Atual destino da carne de frango brasileira, o país africano agora passará a importar material genético e pintinhos de um dia provenientes das casas genéticas instaladas no Brasil.
Recentemente, países da região austral da África – entre eles, o Zimbábue – registraram surtos de Influenza Aviária, causando impactos na produção local.
“Com os problemas sanitários registrados, o setor da região passou a demandar material genético de alta qualidade”, explica Francisco Turra, presidente-executivo da ABPA. “Por nunca ter registrado Influenza Aviária em seu território, o Brasil se consolidou como referência internacional no fornecimento e backup deste segmento e passará a fornecer genética à cadeia produtiva zimbabuense”, completa.
Para o presidente da ABPA, a “abertura deste mercado a um segmento de alto valor agregado explicita o reconhecimento internacional do status sanitário brasileiro”.
O caso de Influenza Aviária no Zimbábue foi de alto impacto
A Organização Mundial de Saúde Animal (OIE) comunicou em 17 de maio de 2017, que o Zimbábue notificou, de forma imediata a apresentação de uma nova cepa de um agente patógeno da lista da OIE no país. Após a realização de testes diagnóstico avançados de laboratório, confirmou-se, em 1° de junho de 2017, o vírus da Influenza Aviária altamente patógena, sorotipo H5N8 como agente causal. O evento foi registrado em uma área específica dentro do país, LANARK, BEATRICE, SEKE, MASHONALAND EAST. A população afetada foi uma criação comercial autônoma de dois milhões de aves de corte e poedeiras.

Medidas de controle implementadas: Restrição dos transportes no interior do país; Vigilância fora da área de contenção, ou de proteção; Vigilância dentro da área de contenção ou de proteção; Rastreabilidade; Quarentena; Destruição oficial dos produtos de origem animal; Eliminação oficial de carcaças, subprodutos e dejetos de origem animal; Sacrifício sanitário; Zonificação; Desinfecção; Vacinação proibida; Nenhum tratamento dos animais afetados.

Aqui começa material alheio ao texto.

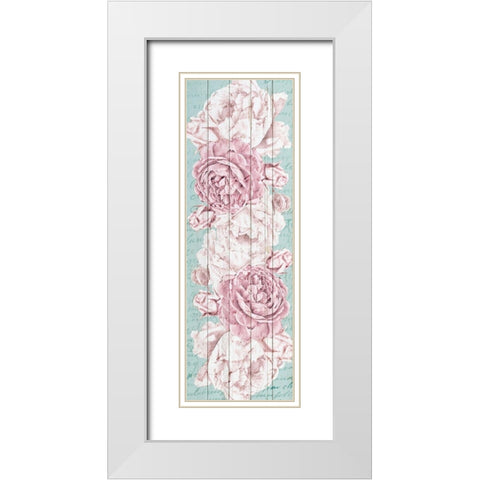 Rose Panel White Modern Wood Framed Art Print with Double Matting by Kimberly, Allen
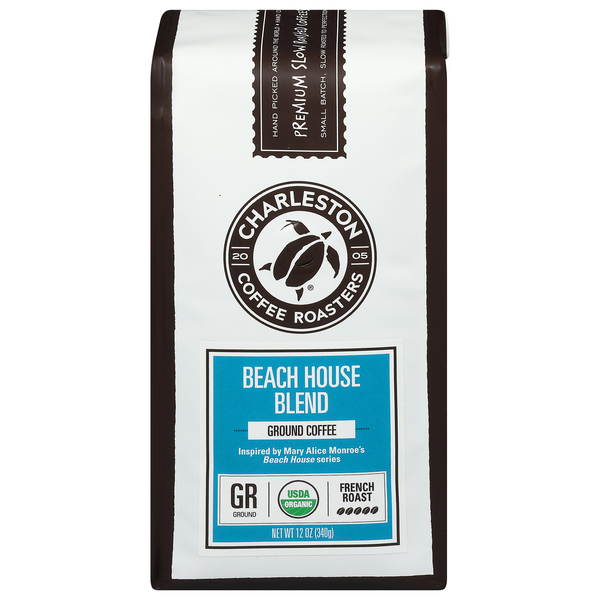 Charleston Coffee Roasters Beach House Blend French Roast Ground Coffee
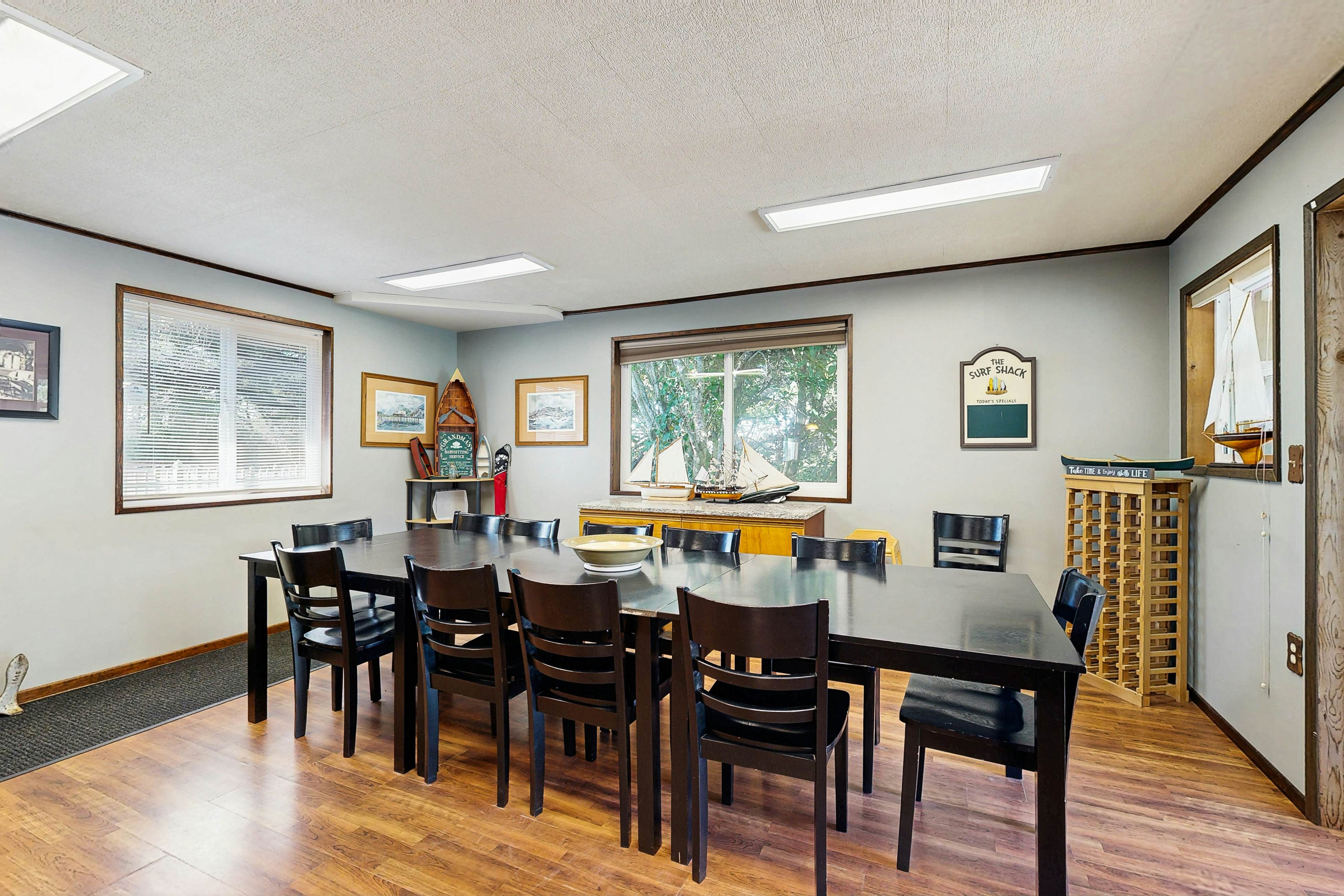 Centrally located home with lake views, private pool & spacious deck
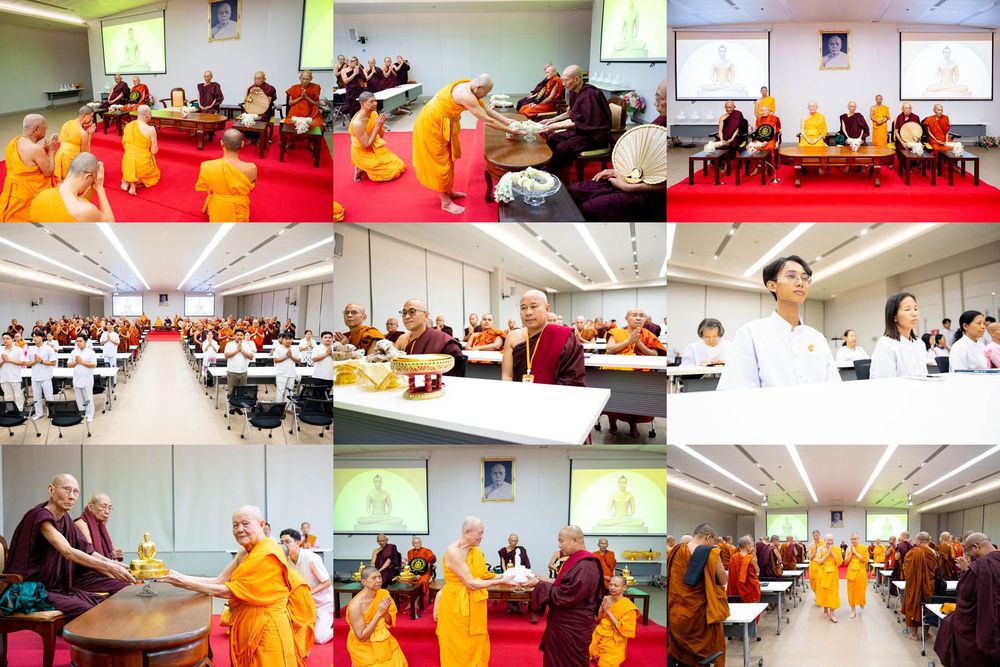 ภาพ No.325559:วันที่ 24 เมษายน พ.ศ.2569 หลวงพ่อทัตตชีโว รองเจ้าอาวาสวัดพระธรรมกาย ถวายการต้อนรับและปฏิสันถารคณะสงฆ์เมียนมาร์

Informes de monitoramento: Após 10 informes da doença aviária, em 21 de novembro de 2017, não se apontou casos novos. Todos os locais infectados da granja Lanark foram despovoados e desinfectados sob supervisão veterinária. Durante os últimos três meses, as provas de inibição da hemaglutinação e PCR realizadas nas amostras colhidas nas áreas avícolas adjacentes resultaram negativas para a Influenza Aviária altamente patógena. Toda a granja permanece sob quarentena estrita. A vigilância clínica e sorológica das aves domésticas e silvestres continua em todo o país. A sensibilização sobre a Influenza Aviária continuou em nível nacional, com um total de 1.500 folhetos distribuídos nos inúmeros mercados avícolas visitados no país.
O status do foco apresentado em Zimbábue está resolvido, segundo a publicação da OIE com data de 21 de novembro de 2017.